Extract to read:
________________
Stefan Behnel wrote:
Martijn Faassen wrote:
Stefan Behnel wrote:
I just ran a slight variant (doesn't print, builds list) of Uche's OT benchmark on
And another difference is that you don't actually measure the overhead of the Python interpret startup, correct? :)
Uh, well, was that supposed to be in there, too? :)
It was in Uche's published benchmark if I recall correctly. Fredrik and I slightly disagreed. :)
I'm pleasantly surprised lxml_findall() now appears to have reached parity with cET in this test; it used to be that cET was quite a bit faster in my old measurements. Can you identify which tuning effort had this effect, or this due to a slightly different benchmark? Last I did a similar check we were still half the speed:
I'm not quite sure. I changed a lot of bits everywhere, in the XPath code, the proxy code and the Element creation code. Guess it was a mixture of all of them. There's quite a bit of fast-paths in there now that make a difference when you ask for a lot of elements.
________________
Information shown:
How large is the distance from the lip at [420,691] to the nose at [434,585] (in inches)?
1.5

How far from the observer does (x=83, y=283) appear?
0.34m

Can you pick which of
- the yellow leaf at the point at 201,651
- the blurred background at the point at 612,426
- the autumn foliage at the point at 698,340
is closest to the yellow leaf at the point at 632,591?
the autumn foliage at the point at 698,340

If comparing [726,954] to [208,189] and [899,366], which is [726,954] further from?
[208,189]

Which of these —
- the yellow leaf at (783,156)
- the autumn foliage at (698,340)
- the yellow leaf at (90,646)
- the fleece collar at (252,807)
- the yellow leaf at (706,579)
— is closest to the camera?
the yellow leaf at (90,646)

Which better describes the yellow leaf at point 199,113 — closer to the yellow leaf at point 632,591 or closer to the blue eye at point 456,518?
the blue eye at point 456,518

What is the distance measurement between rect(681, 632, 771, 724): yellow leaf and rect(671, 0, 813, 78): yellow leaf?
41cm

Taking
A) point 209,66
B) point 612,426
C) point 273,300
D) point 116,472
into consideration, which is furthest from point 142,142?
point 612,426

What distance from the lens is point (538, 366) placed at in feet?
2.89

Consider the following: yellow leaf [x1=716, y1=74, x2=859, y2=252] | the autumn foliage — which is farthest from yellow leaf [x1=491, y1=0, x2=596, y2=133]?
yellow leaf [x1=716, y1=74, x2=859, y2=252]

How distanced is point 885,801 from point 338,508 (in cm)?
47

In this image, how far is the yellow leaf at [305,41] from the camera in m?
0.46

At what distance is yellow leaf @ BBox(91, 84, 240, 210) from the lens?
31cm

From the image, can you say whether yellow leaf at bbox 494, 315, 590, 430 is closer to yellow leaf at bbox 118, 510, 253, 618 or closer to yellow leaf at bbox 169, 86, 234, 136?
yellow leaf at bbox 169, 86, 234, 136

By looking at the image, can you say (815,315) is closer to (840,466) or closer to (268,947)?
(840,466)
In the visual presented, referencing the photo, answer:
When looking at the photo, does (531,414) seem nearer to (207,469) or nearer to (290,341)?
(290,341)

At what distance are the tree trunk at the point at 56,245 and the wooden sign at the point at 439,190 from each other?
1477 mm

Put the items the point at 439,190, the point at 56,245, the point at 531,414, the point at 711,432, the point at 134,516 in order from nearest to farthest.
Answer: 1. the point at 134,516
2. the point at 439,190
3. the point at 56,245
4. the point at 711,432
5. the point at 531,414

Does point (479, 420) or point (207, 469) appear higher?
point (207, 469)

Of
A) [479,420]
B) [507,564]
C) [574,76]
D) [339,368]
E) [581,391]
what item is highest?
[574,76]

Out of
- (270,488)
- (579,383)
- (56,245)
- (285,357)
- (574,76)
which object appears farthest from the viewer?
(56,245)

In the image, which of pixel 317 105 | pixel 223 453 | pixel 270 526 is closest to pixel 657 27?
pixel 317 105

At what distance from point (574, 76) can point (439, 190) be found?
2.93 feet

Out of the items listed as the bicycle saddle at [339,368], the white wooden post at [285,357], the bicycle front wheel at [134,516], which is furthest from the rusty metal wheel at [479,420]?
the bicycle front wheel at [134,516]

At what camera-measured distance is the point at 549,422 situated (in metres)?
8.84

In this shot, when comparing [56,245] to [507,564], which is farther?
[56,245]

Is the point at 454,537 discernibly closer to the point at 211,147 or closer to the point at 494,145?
________________
Tasks for this exercise:
(1) Answer these from the lxml benchmark thread:
(a) In what two ways did the variant of Uche's OT benchmark differ?
(b) What does lxml_findall() now appear to have reached parity with?
(c) In which three parts of the code were bits changed?
(2) List every person named in the lxml benchmark thread.
(3) Write out the passage of the lxml benchmark thread that opens with the words "I'm pleasantly surprised" and closes with "lot of elements.".

Answers:
(1)
(a) It doesn't print, and it builds a list.
(b) cET.
(c) The XPath code, the proxy code and the Element creation code.

(2) Stefan Behnel, Martijn Faassen, Uche, Fredrik

(3)
I'm pleasantly surprised lxml_findall() now appears to have reached parity with cET in this test; it used to be that cET was quite a bit faster in my old measurements. Can you identify which tuning effort had this effect, or this due to a slightly different benchmark? Last I did a similar check we were still half the speed:
I'm not quite sure. I changed a lot of bits everywhere, in the XPath code, the proxy code and the Element creation code. Guess it was a mixture of all of them. There's quite a bit of fast-paths in there now that make a difference when you ask for a lot of elements.